### Document text ###
I wanted to follow-up to my previous post regarding the World Health Organization’s (WHO) recent announcement that much more research is needed into foodborne pathogens and their overall impact on humans.
Today I received some additional information from James R. Hollyer, Project Manager for the Agricultural Development in the American Pacific (ADAP) Project, regarding steps the WHO is already undertaking.
In 2007, the WHO launched an international initiative to fill in the gaps. The WHO Initiative to Estimate the Global Burden of Foodborne Diseases aims to quantify how many people die from or are affected by all major foodborne causes each year. It hopes to report by 2011. The initiative operates through an expert group, the Foodborne Disease Burden Epidemiology Reference Group (FERG), that includes scientists from all regions of the world and all areas of food safety, as well as professionals from policy and regulatory bodies.
Global atlas of disease
FERG plans to collect and summarise existing scientific data on foodborne disease and mortality into a global atlas. It will also train people from developing countries and help them conduct their own national studies to estimate and monitor the burden of disease from unsafe food.
### Data records ###
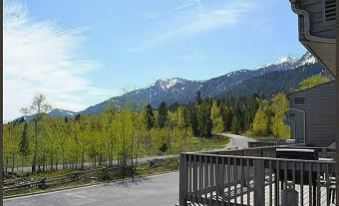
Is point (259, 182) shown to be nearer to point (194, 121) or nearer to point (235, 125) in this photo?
point (194, 121)

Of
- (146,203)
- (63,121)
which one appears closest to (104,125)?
(63,121)

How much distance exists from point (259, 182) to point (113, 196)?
766cm

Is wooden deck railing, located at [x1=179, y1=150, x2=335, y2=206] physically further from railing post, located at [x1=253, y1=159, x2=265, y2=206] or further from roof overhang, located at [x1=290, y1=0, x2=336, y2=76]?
roof overhang, located at [x1=290, y1=0, x2=336, y2=76]

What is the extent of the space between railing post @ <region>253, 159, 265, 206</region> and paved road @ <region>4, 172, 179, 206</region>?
16.4 feet

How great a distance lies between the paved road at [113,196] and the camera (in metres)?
12.3

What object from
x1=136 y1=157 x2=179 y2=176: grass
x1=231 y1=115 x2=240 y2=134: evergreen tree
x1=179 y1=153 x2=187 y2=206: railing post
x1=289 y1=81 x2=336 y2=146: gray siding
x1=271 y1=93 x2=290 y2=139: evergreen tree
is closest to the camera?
x1=179 y1=153 x2=187 y2=206: railing post

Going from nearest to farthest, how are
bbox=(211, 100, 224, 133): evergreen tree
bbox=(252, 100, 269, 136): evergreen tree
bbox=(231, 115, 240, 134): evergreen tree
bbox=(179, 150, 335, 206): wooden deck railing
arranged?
bbox=(179, 150, 335, 206): wooden deck railing, bbox=(252, 100, 269, 136): evergreen tree, bbox=(211, 100, 224, 133): evergreen tree, bbox=(231, 115, 240, 134): evergreen tree

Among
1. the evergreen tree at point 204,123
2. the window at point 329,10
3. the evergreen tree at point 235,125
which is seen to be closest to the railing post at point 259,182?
the window at point 329,10

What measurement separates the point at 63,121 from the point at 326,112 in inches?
718

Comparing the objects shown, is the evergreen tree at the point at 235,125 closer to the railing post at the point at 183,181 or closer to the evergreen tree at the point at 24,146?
the evergreen tree at the point at 24,146

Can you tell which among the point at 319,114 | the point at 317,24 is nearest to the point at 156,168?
the point at 319,114

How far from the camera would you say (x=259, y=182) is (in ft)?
22.5

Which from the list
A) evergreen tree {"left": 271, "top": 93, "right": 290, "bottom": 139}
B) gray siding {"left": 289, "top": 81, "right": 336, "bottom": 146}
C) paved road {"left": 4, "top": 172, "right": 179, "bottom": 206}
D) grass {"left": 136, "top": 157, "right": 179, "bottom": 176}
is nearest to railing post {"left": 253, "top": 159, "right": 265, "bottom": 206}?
paved road {"left": 4, "top": 172, "right": 179, "bottom": 206}

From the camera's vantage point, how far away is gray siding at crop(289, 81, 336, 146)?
19.5 metres
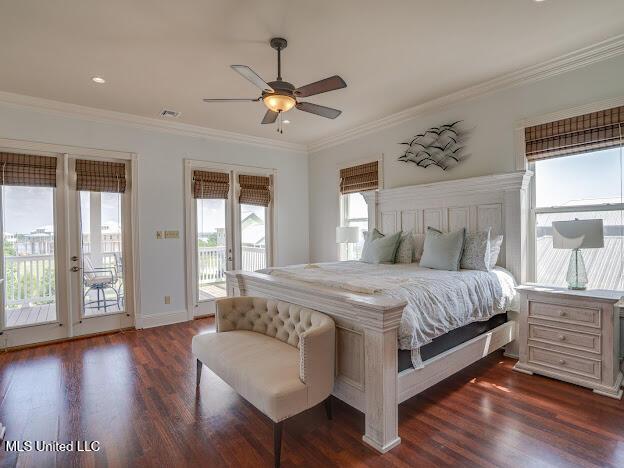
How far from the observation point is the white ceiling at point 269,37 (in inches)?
90.4

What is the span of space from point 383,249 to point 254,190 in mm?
2541

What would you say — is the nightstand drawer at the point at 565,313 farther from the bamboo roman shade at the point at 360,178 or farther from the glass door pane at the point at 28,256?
the glass door pane at the point at 28,256

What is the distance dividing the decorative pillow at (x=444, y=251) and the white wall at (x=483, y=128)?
93 cm

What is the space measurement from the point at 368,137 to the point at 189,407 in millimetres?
4112

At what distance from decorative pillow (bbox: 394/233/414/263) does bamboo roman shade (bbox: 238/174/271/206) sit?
256 cm

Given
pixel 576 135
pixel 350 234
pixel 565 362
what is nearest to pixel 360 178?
pixel 350 234

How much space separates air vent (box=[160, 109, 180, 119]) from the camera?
4176 millimetres

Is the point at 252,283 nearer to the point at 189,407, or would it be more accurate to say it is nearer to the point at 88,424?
the point at 189,407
###
What is required ::
Continue the blog post above on the WHO initiative to estimate the global burden of foodborne diseases, starting after its final sentence.

Response area ::
The group invites stakeholders from governmental and non-governmental organisations, industry, consumer groups, donors and scientific media to get involved, open new communication channels and explore how the initiative can best achieve its aims.
The WHO will welcome involvement in this effort to count the millions affected by these entirely preventable diseases. Could you help provide the much-needed epidemiological yard-stick of death and disability against which progress can be measured?
The next FERG stakeholder meeting is scheduled for 20 November, in Geneva, Switzerland. If you are a professional working with development issues, you should have it in your calendar.